Un homme en casque blanc et avec une écharpe tricolore
Live Motard 06 est loin d'être le seul à attirer l'attention sur le chef de la brigade de police. Christophe, secouriste qui était parmi les street medic bloqués par la police raconte qu'il a passé dix heures en garde à vue dans des conditions «insalubres» et conteste lui aussi les propos du procureur.
«Contrairement à ce que dit le procureur, nous n'étions pas sur Masséna. Nous étions sur Garibaldi où j'ai fini avec des bracelets et passé 10 heures en garde à vue parce que je voulais porter secours à cette femme alors que ce commissaire divisionnaire avec son casque blanc et son écharpe tricolore nous a interdit l'accès à cette femme», a-t-il déclaré samedi 30 mars. Le secouriste était venu porter un bouquet de fleurs à l'hôpital Pasteur de Nice pour Geneviève.
Thierry Paysant, un autre street medic qui était samedi 23 mars parmi les secouristes interpellés non loin du lieu où Geneviève Legay a été blessée, évoque lui aussi un policier avec «un casque blanc et une écharpe bleu blanc rouge».
Dans une vidéo publiée sur son compte Facebook, il affirme que les pompiers n'ont pu porter secours à la septuagénaire que 10 minutes après sa chute.
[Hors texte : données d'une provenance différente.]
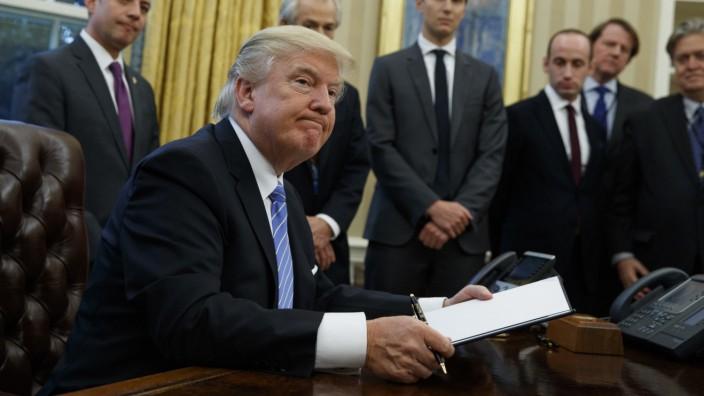 Donald Trump unterzeichnet TPP-Erlass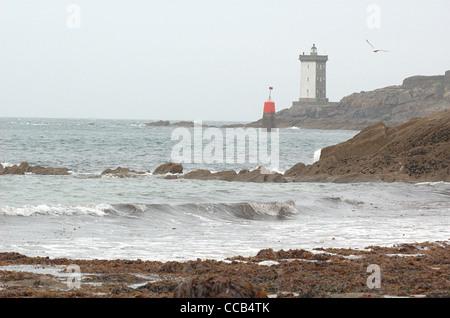 Le Conquet beach and Kermorvan lighthouse (Phare de Kermorvan). Finistère, Bretagne, France. - Stock Photo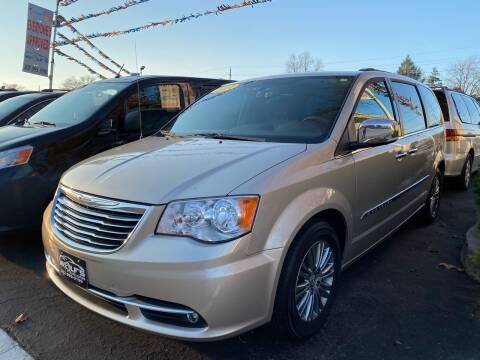 2014 Chrysler Town and Country for sale at WOLF'S ELITE AUTOS in Wilmington DE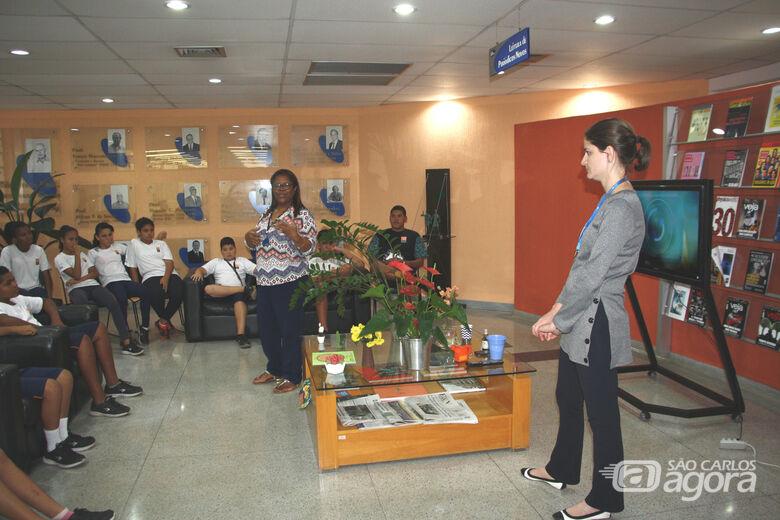"""Biblioteca do IFSC/USP recebe jovens do """"Projeto Pequeno Cidadão"""" - Crédito: Divulgação"""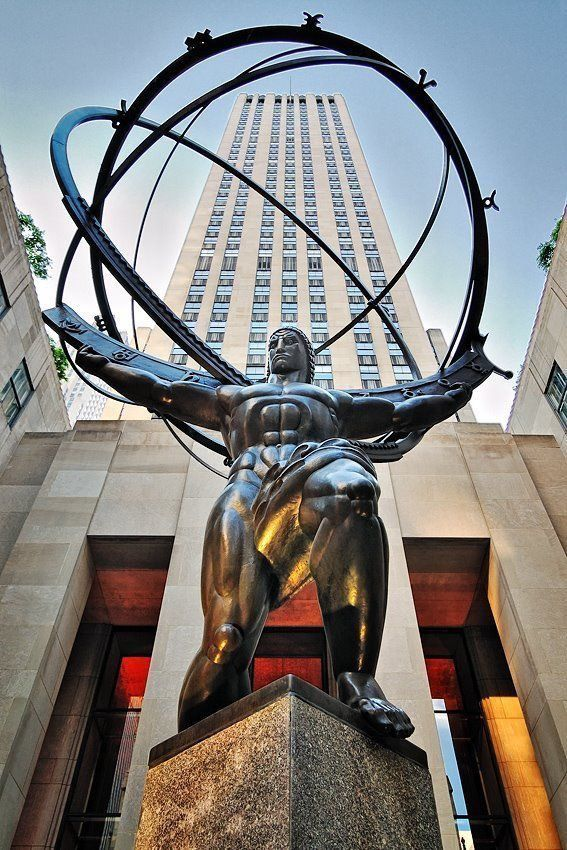 Картинки по запросу Lee Lawrie's bronze Atlas statue which lies outside the Rockefeller Centre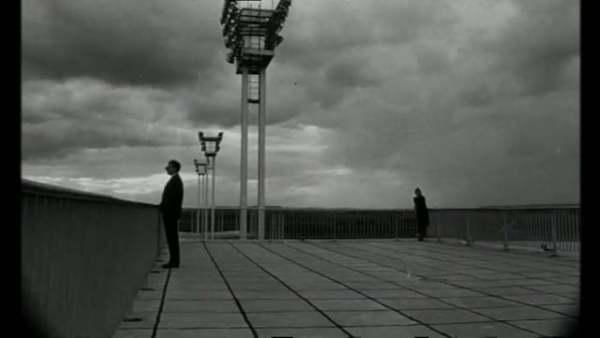 """La Jetée est un film français de science-fiction de Chris Marker, sorti en 1962 et d'une durée de 28 minutes. Récit très singulier un fort contenu poétique et sert à représenter une face de la """" réalité """" : les souvenirs que l'on a d'un moment de sa vie sont partiels, tronqués et lorsqu'on regarde un album photos, les souvenirs viennent dans le désordre avec des """" sauts dans le temps """"."""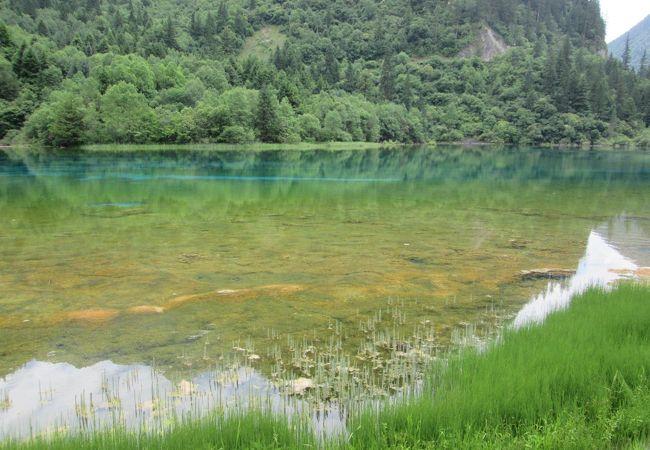 九寨溝の中でも更に透明度の高い湖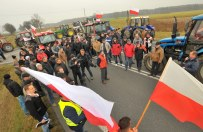 Rolnicy blokuj� drog� krajow� nr 2 pod Siedlcami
Selon le secouriste, les forces de l'ordre ont d'abord demandé aux medics d'intervenir, mais l'un d'entre eux les en a empêché et les policiers ont procédé à leur interpellation.
«Les gendarmes nous ouvrent la porte, et là il y a un type avec un casque blanc et une écharpe bleu blanc rouge tricolore. […] Il nous a empêché d'y aller, il nous a mis en garde à vue direct», dit-il.
«Souchi en prison»
«Samedi, nous sommes allés manifester contre ce chef, commissaire divisionnaire Souchi», raconte à Sputnik Live Motard 06.
Sa vidéo réalisée le 30 mars montre un important cortège de Gilets jaunes défiler devant Caserne Auvare où sont régulièrement retenus les manifestants placés en garde à vue. C'était pour dénoncer des «conditions de détentions intolérables» et les «actes du commandant divisionnaire», explique le journaliste en commentaire de sa vidéo.
«Souchi en prison», scande la foule, «On est avec vous, les policiers». Cette manifestation n'a pourtant pas attiré l'attention de la presse de même que la personnalité de Rabah Souchi, affirme l'auteur de la vidéo. «En garde à vue, de très nombreux policiers ont expliqué que ce sont les ordres de "Souchi", qu'ils n'en peuvent plus, etc… Mais silence radio dans tous les medias», ajoute-t-il.
Rabah Souchi a par le passé été commissaire principale à Arras et à Amiens. «Un peu brut de décoffrage, voire brutal dans la manière de diriger ses forces de l'ordre, le commissaire s'était rapidement attiré les foudres de certains représentants syndicaux qui lui reprochaient ses méthodes. Au point que l'Inspection générale de la police nationale était même venue pour s'enquérir de la situation», écrivait à son sujet La Voix du Nord en 2012. L'avenir dira si l'IGPN se penchera à nouveau sur son dossier.